Please restate, word for word, the lines below that begin at the one with "Fine Quality Flared" and end at the one with "Used 2013 Mercedes-Benz". Leave out all other lines.

RECORDS SUPPLIED =>
• • • • • • •

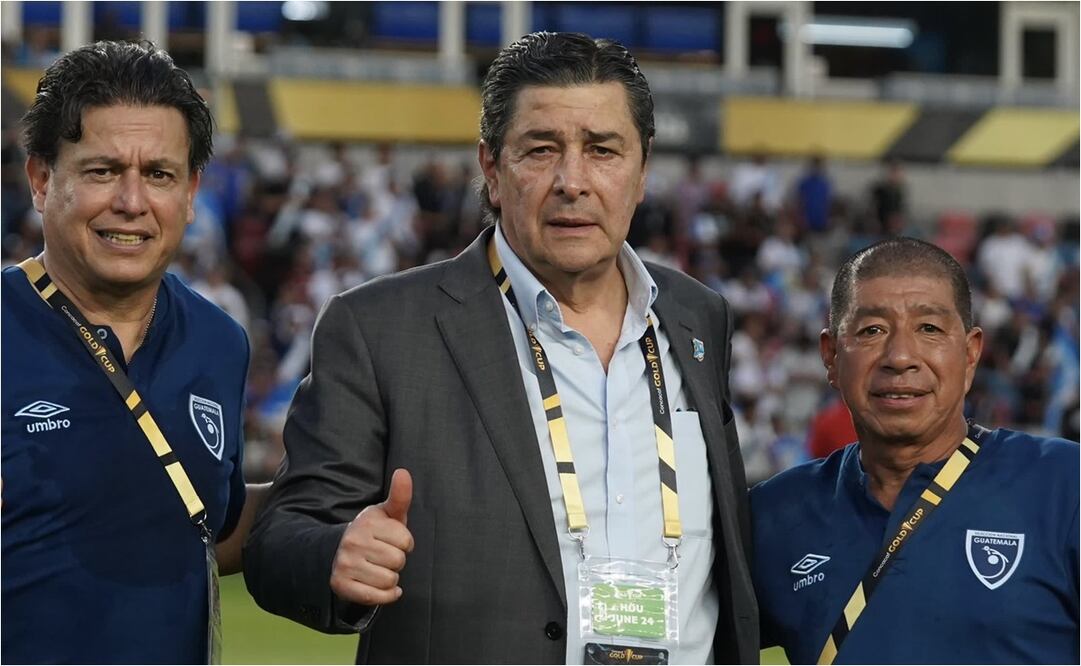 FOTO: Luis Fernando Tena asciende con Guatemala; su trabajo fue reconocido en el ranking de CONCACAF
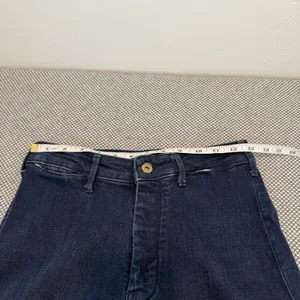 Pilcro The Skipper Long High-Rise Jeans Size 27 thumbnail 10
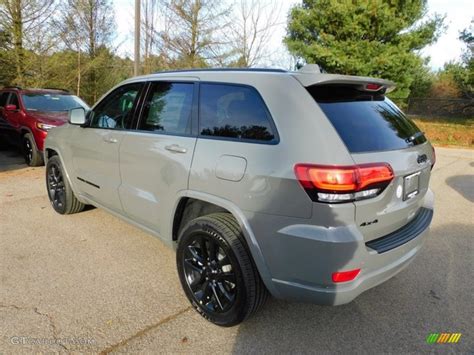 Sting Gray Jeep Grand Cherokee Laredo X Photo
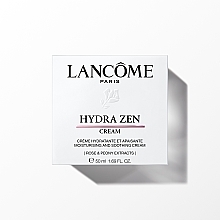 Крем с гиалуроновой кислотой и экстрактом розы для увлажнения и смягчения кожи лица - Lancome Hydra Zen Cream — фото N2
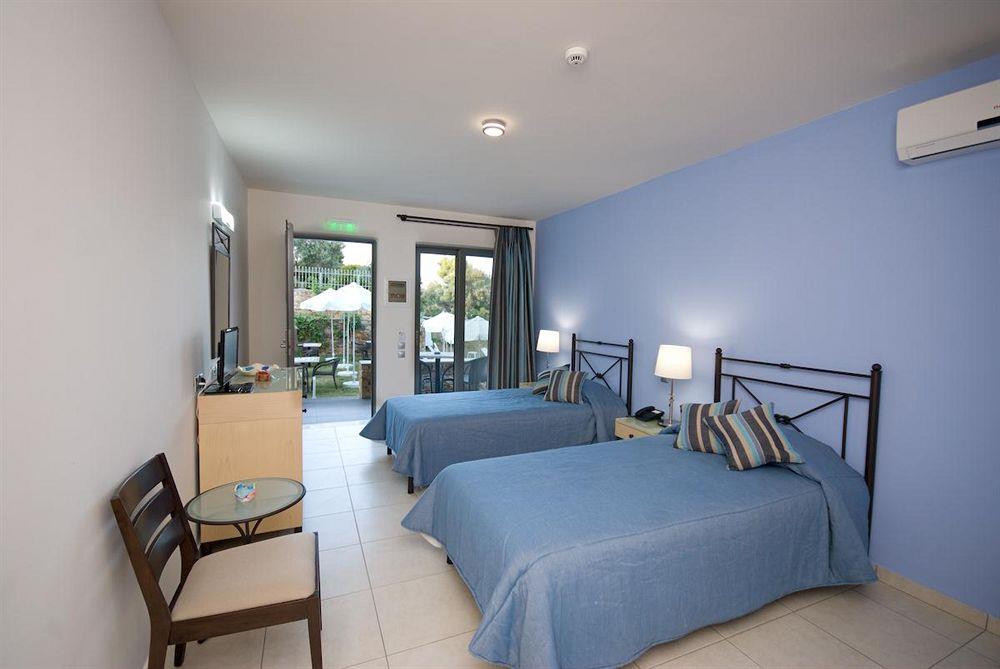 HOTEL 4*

• • • • • • •

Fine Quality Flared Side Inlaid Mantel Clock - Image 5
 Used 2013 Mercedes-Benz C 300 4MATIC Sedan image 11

• • • • • • •

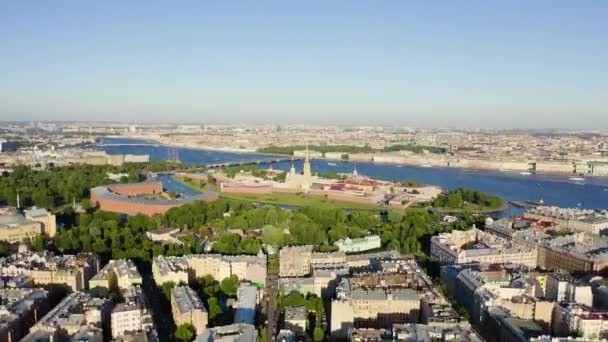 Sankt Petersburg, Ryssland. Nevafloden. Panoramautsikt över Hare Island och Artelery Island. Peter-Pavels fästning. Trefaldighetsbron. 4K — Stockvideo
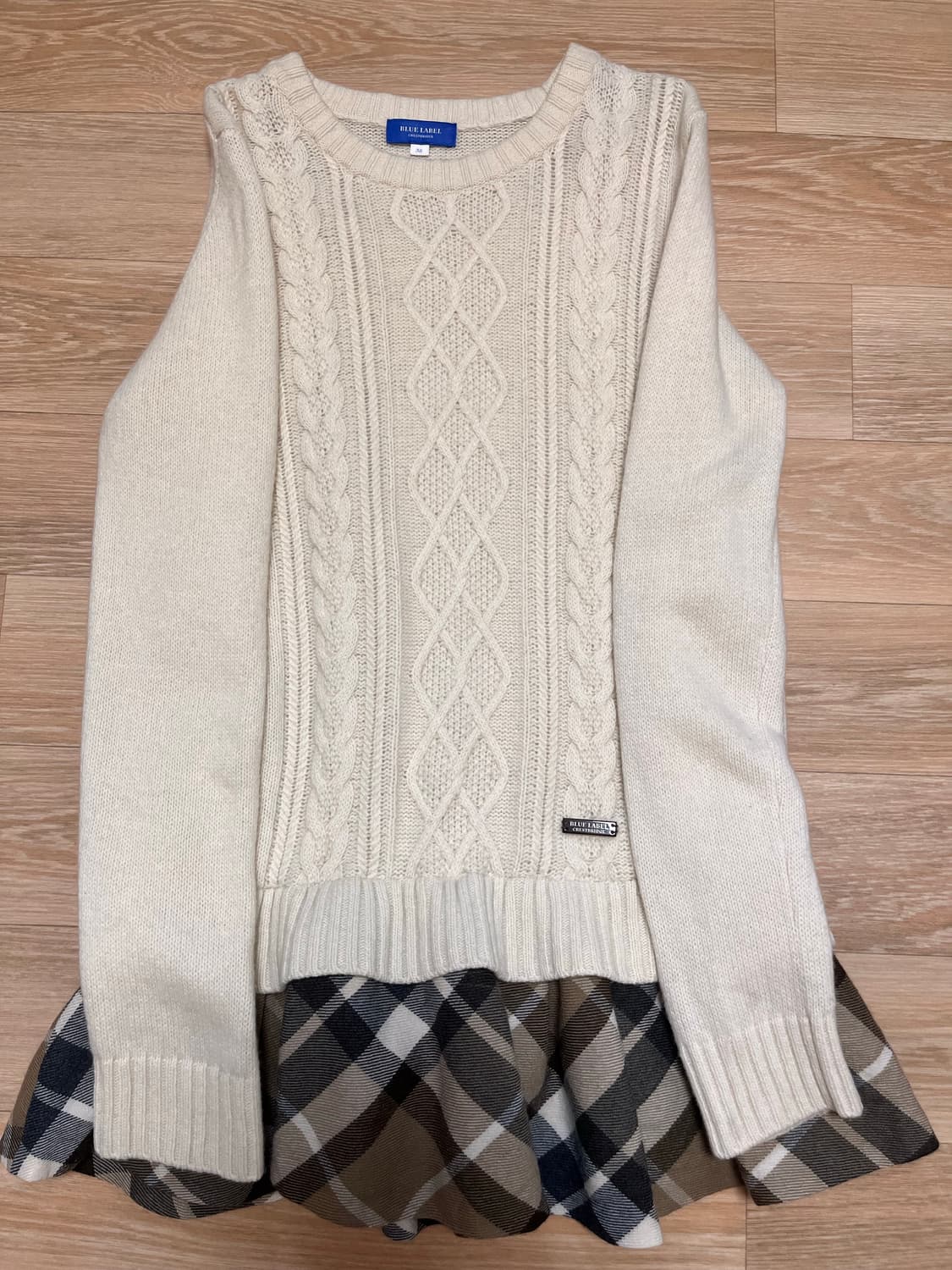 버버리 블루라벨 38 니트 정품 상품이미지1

• • • • • • •

EXERCISE RESPONSE =>
Fine Quality Flared Side Inlaid Mantel Clock - Image 5
 Used 2013 Mercedes-Benz C 300 4MATIC Sedan image 11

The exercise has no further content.